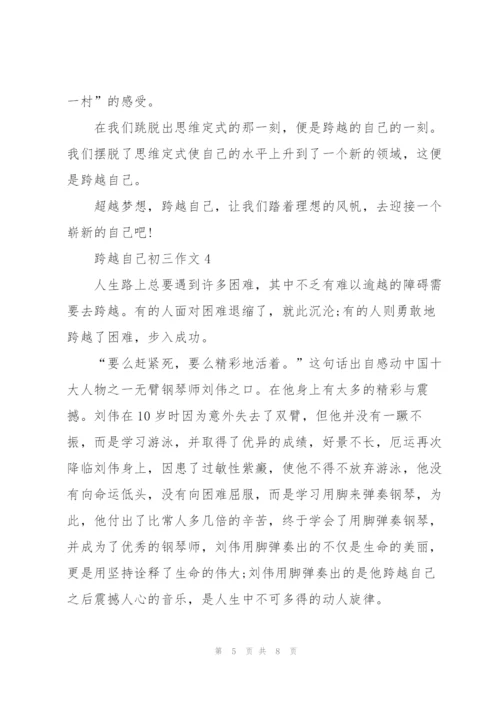 一村”的感受。

在我们跳脱出思维定式的那一刻，便是跨越的自己的一刻。我们摆脱了思维定式使自己的水平上升到了一个新的领域，这便是跨越自己。

超越梦想，跨越自己，让我们踏着理想的风帆，去迎接一个崭新的自己吧!

跨越自己初三作文4

人生路上总要遇到许多困难，其中不乏有难以逾越的障碍需要去跨越。有的人面对困难退缩了，就此沉沦;有的人则勇敢地跨越了困难，步入成功。

“要么赶紧死，要么精彩地活着。”这句话出自感动中国十大人物之一无臂钢琴师刘伟之口。在他身上有太多的精彩与震撼。刘伟在10岁时因为意外失去了双臂，但他并没有一蹶不振，而是学习游泳，并取得了优异的成绩，好景不长，厄运再次降临刘伟身上，因患了过敏性紫癜，使他不得不放弃游泳，他没有向命运低头，没有向困难屈服，而是学习用脚来弹奏钢琴，为此，他付出了比常人多几倍的辛苦，终于学会了用脚弹奏钢琴，并成为了优秀的钢琴师，刘伟用脚弹奏出的不仅是生命的美丽，更是用坚持诠释了生命的伟大;刘伟用脚弹奏出的是他跨越自己之后震撼人心的音乐，是人生中不可多得的动人旋律。

第 5 页 共 8 页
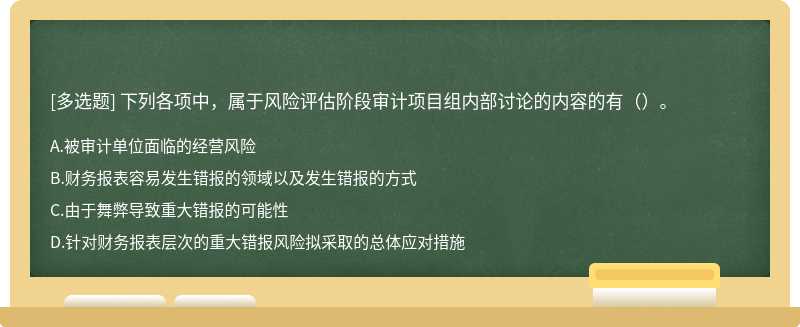 [多选题] 下列各项中，属于风险评估阶段审计项目组内部讨论的内容的有（）。

A.被审计单位面临的经营风险

B.财务报表容易发生错报的领域以及发生错报的方式

C.由于舞弊导致重大错报的可能性

D.针对财务报表层次的重大错报风险拟采取的总体应对措施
◇ ◇ ◇
Exercise requirements> Transcribe nothing except the lines from the one with "A.被审计单位面临的经营风险" through the end of the data above, each exactly as it appears.

Response box>
A.被审计单位面临的经营风险

B.财务报表容易发生错报的领域以及发生错报的方式

C.由于舞弊导致重大错报的可能性

D.针对财务报表层次的重大错报风险拟采取的总体应对措施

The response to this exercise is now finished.